» **Exercise**
Can you pick out every line in the listing below that contains the word "item", with uppercase and lowercase counted as different, and copy each of those lines in full?

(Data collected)
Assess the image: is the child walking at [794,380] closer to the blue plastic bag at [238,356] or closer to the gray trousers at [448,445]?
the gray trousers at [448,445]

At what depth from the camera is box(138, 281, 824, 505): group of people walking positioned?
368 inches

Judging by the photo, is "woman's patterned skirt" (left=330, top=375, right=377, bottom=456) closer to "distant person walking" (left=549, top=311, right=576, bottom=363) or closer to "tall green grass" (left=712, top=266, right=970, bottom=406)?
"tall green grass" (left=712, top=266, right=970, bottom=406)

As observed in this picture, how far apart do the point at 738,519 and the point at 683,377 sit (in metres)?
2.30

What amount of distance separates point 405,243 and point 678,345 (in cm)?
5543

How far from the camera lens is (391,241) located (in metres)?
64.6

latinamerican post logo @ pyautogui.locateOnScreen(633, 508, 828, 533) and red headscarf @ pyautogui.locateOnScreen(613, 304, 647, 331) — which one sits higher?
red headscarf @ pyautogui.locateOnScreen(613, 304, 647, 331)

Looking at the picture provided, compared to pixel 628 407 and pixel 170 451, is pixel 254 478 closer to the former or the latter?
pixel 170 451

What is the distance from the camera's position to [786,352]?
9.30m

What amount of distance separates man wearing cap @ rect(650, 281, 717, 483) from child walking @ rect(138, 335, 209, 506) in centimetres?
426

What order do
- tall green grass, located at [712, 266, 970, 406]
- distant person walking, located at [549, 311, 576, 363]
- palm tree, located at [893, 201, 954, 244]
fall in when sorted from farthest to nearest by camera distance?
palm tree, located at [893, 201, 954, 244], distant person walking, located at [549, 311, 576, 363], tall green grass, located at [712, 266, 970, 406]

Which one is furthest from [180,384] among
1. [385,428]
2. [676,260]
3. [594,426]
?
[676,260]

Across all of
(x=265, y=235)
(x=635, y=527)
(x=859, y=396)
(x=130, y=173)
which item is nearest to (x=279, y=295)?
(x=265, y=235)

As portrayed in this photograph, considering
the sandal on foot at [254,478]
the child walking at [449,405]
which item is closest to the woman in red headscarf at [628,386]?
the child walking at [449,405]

...

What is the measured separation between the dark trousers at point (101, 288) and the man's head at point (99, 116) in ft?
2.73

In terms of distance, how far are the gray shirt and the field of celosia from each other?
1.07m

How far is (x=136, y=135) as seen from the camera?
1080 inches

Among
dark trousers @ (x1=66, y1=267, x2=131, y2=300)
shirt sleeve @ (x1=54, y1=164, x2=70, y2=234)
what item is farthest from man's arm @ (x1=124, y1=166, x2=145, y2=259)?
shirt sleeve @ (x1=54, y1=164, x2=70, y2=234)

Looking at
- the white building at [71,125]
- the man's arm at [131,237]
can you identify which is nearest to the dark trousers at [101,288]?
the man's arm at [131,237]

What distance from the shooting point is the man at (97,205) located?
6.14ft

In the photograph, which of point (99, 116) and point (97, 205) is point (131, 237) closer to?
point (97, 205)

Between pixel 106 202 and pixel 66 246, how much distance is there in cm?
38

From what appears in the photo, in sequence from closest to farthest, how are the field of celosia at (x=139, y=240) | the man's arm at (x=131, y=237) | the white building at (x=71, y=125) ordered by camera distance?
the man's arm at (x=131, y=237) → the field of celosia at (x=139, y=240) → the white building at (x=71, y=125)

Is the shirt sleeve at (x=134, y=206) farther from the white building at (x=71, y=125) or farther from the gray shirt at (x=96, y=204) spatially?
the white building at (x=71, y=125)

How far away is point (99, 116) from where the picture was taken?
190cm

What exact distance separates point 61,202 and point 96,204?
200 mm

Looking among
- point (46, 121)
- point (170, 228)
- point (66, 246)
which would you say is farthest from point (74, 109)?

» **Expected output**
which item is nearest to (x=279, y=295)?
which item is closest to the woman in red headscarf at [628,386]?
what item is farthest from man's arm @ (x1=124, y1=166, x2=145, y2=259)?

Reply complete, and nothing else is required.